INSTRUCTIONS TO FOLLOW:
For the material below, output exactly the span from the line with "Brother LC-123 M" to the line with "SCHLAFSTIL Daunen-Bettdecke D800", including both, and nothing besides.

RAW DATA:
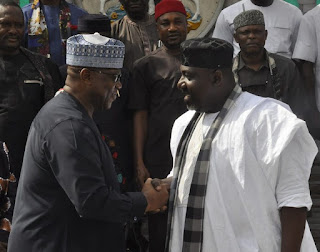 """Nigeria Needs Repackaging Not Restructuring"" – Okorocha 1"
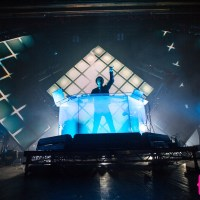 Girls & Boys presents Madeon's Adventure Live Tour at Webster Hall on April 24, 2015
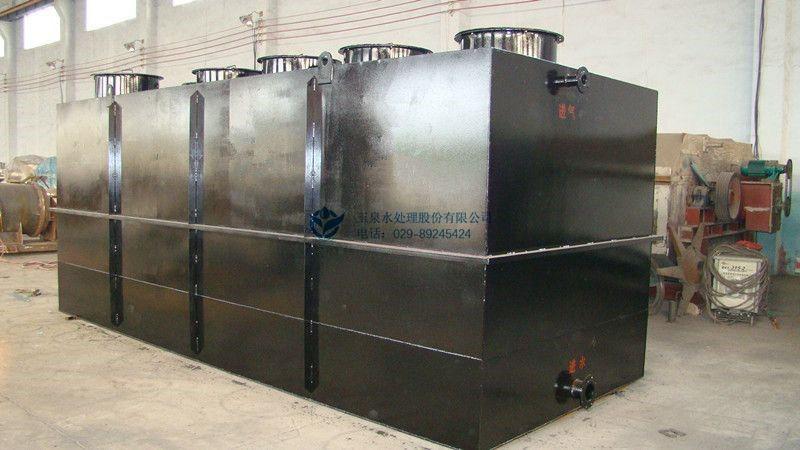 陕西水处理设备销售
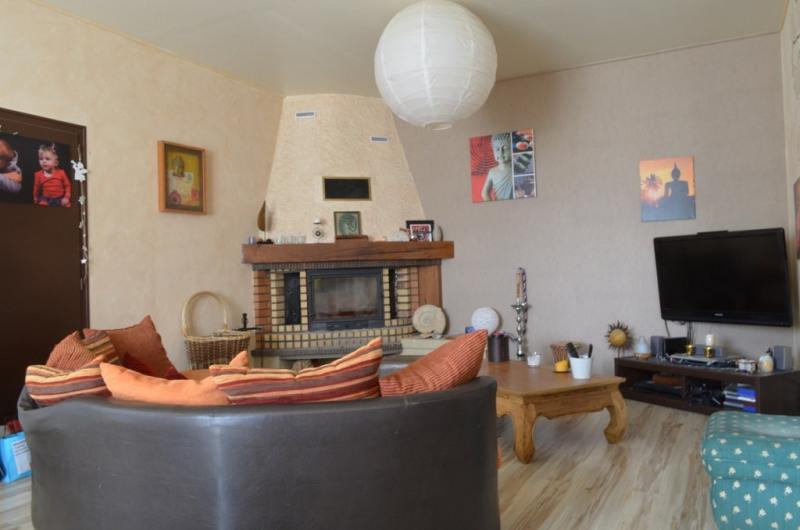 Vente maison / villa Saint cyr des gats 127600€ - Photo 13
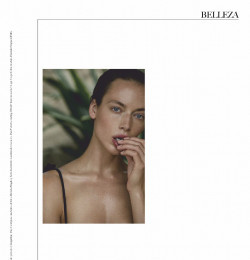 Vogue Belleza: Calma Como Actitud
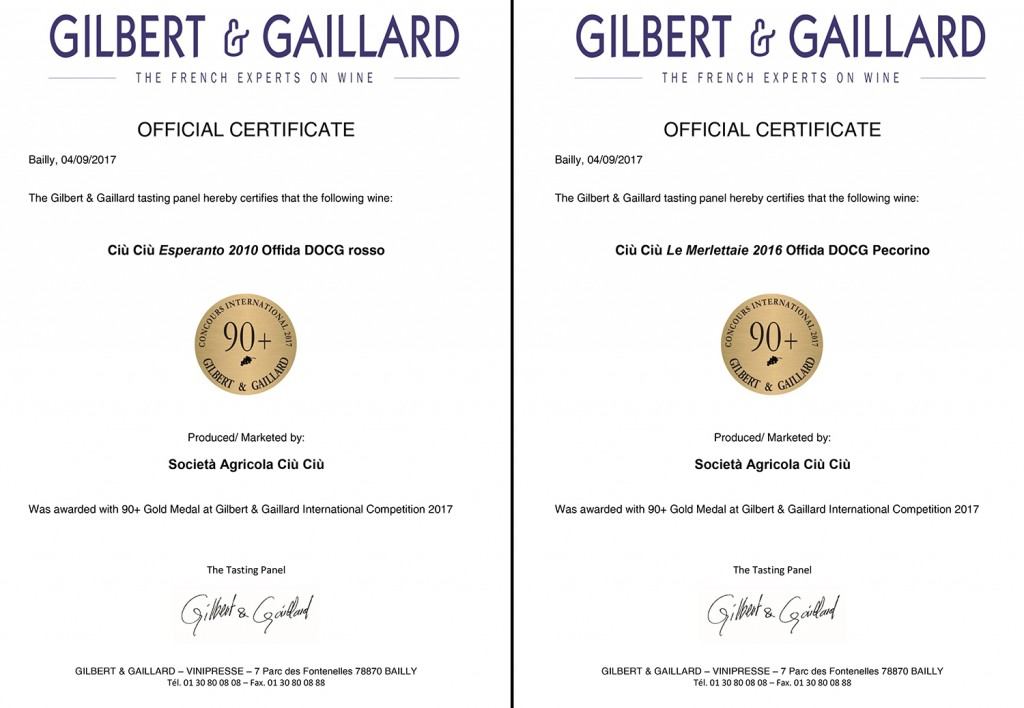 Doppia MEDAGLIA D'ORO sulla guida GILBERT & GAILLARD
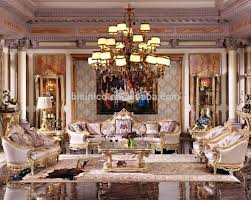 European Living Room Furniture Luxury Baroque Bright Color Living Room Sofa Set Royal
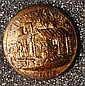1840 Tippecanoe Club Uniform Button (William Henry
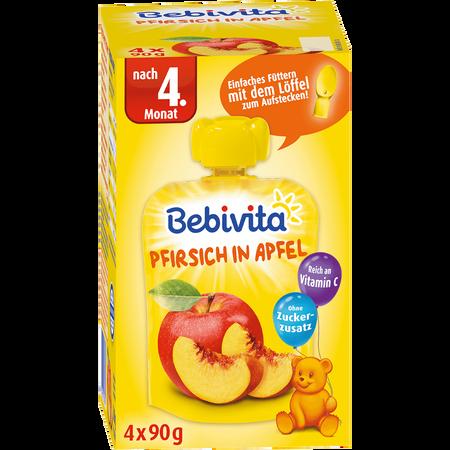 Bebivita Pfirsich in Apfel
--
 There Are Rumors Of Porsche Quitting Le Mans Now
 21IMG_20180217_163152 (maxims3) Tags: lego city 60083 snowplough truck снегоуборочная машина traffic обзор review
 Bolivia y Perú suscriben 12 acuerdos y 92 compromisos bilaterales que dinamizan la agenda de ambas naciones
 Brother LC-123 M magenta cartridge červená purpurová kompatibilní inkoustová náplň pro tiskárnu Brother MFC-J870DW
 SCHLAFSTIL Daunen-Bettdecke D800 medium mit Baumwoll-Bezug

COMPLETED EXERCISE:
 Brother LC-123 M magenta cartridge červená purpurová kompatibilní inkoustová náplň pro tiskárnu Brother MFC-J870DW
 SCHLAFSTIL Daunen-Bettdecke D800 medium mit Baumwoll-Bezug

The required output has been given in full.